━━━━━ DOCUMENT TEXT
In television, we’re trying to figure out how it can be the same but different — every episode and every season. And that doesn’t grow from being super-creative. It actually grows from looking at what already exists, asking “what’s already working?” and then getting creative around that.
And you can ask this simple question — “What’s already working?” – when developing any series or any movie, no matter how flawed, or how problematic, or even how complete it already seems to be.
If you’ve just written a pilot and you’re trying to figure out what the engine is, you can ask this about your pilot. If you’ve written a feature and you’re trying to figure out what a sequel looks like, you can ask it about your feature. If you have written an act and you’re trying to figure out what the hell happens from here, you can ask it about your act. If you’ve written a beautiful scene that doesn’t yet feel like a movie, you can ask this about your scene. If somebody has asked you, or if you’ve asked yourself, “Does this actually have legs? Is it a movie? Is it enough?” you can ask, “What’s already working?”
The answers aren’t out there in the ether. The answers are not in your brilliant creative imagination. The answers are in what you’ve already written. And you can build everything you need just by looking at what kinds of things already happened in your screenplay that already work.
If you’re trying to build a second season of a successful series like The Bear, (or even to imagine one when writing a TV bible for an unproduced series) start by asking yourself what already works? What kinds of things happen in Season 1, and how can they happen again in Season 2?
If you look at The Bear, Season 1, what happens? A relationship is built between Carmy, a man who struggles with relationships, and a well-meaning person who makes herself vulnerable to him. In the first season, that’s Sydney. In the second season, that’s Claire.
In The Bear, Season 1, everything is focused around the kitchen. There’s never enough time and there’s never enough resources. In Season 2, it looks like we fixed that problem. So we need to find a way to reset it. The way to reset it is simple. It turns out, if you watch the pilot, that “everything” turns out to be “not enough.” They still don’t have enough money and, therefore, they have to make a deal whereby if they don’t open the restaurant fast enough — which is too fast — they’re going to lose not only the restaurant but also the building. They’re going to lose everything.
And you can see that’s just a resetting of the stakes.
Part of the stakes in Season 1 of The Bear is that the restaurant may fail and they might lose everything. In Season 2, they just find a way to reset it. They have to make a deal to get more money and now they have to do it faster than it can be done. And if they fail, they’re gonna lose even more everything. The stakes are reset: we’ve got the time pressure back.
Now, an interesting thing happens with the kitchen. In Season One, the kitchen is a pretty narrow definition, it is literally the kitchen of the restaurant. But in Season Two, they’re trying to transform the restaurant into something really big — a high-end restaurant as opposed to the low- end restaurant they’ve been up till now. And that means, if we’re just realistic about it as writers, there’s a huge build-out happening. So how do you focus Season 2 in the restaurant?
They make a really interesting choice. Season One is entirely contained. In Season Two, they open it up. They start to send the characters to other restaurants — places where they have to grow or fail to grow beyond what was possible in Season One.
━━━━━━━━━━
INSTRUCTION » Copy the screenwriting text word for word, beginning at the words "And you can see" and stopping after the words "in the restaurant?".
━━━━━ DATA SECTION
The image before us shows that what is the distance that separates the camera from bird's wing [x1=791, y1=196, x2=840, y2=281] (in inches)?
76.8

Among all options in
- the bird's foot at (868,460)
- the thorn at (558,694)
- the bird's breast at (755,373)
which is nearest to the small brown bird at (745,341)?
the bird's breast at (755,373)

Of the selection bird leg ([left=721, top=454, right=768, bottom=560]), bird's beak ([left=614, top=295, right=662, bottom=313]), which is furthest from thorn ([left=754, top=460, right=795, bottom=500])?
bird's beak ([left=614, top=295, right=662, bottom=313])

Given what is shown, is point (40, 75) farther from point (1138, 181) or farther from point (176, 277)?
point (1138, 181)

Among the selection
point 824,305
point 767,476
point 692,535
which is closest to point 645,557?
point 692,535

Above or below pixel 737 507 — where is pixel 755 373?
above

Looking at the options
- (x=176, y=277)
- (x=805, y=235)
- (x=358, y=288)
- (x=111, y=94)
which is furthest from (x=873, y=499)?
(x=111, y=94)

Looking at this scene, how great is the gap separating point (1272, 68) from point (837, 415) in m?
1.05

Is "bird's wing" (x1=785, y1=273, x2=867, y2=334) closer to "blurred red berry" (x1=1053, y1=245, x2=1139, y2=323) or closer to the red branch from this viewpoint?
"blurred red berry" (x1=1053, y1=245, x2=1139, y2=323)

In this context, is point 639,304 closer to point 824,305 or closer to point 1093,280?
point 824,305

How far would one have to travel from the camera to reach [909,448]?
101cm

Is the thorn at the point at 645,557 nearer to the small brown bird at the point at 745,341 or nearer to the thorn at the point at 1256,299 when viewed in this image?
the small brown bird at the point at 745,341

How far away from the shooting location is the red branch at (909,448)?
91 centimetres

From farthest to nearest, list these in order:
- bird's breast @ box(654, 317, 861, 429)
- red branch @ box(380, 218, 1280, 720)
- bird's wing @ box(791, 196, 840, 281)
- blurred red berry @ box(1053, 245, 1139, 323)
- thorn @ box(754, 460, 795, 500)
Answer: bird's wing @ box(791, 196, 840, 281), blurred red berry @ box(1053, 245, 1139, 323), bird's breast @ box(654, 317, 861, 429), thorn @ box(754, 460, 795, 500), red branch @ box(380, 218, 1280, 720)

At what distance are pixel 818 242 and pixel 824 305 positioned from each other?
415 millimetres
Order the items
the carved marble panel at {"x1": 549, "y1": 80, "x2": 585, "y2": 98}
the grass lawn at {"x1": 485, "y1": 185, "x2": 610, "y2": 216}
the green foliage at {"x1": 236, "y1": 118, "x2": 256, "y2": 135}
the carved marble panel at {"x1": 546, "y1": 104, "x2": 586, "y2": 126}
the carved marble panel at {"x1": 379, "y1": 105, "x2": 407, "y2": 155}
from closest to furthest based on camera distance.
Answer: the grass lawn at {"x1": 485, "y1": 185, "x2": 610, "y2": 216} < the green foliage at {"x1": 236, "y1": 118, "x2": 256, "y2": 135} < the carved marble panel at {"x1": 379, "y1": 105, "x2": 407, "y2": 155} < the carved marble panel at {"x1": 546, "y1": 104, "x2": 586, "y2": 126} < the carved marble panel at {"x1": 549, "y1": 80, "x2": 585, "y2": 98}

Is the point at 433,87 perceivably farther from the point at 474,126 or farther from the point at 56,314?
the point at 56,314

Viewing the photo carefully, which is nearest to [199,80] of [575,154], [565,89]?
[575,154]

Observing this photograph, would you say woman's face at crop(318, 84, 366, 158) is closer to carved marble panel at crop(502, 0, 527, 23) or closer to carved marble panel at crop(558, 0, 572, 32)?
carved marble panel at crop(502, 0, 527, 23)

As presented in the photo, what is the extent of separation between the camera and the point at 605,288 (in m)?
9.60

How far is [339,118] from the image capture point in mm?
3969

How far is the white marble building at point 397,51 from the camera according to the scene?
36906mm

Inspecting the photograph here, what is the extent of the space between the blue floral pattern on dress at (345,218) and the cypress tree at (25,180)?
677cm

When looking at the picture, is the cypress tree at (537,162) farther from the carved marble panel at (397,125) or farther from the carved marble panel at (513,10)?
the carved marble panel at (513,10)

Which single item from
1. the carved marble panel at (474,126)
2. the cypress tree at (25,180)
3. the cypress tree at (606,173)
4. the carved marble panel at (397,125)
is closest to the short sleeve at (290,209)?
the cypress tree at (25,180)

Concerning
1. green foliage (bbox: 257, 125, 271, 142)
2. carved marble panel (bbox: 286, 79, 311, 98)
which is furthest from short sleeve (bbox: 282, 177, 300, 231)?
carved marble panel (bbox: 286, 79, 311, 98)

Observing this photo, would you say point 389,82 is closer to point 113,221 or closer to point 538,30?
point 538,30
━━━━━━━━━━
TASK OUTPUT »
And you can see that’s just a resetting of the stakes.
Part of the stakes in Season 1 of The Bear is that the restaurant may fail and they might lose everything. In Season 2, they just find a way to reset it. They have to make a deal to get more money and now they have to do it faster than it can be done. And if they fail, they’re gonna lose even more everything. The stakes are reset: we’ve got the time pressure back.
Now, an interesting thing happens with the kitchen. In Season One, the kitchen is a pretty narrow definition, it is literally the kitchen of the restaurant. But in Season Two, they’re trying to transform the restaurant into something really big — a high-end restaurant as opposed to the low- end restaurant they’ve been up till now. And that means, if we’re just realistic about it as writers, there’s a huge build-out happening. So how do you focus Season 2 in the restaurant?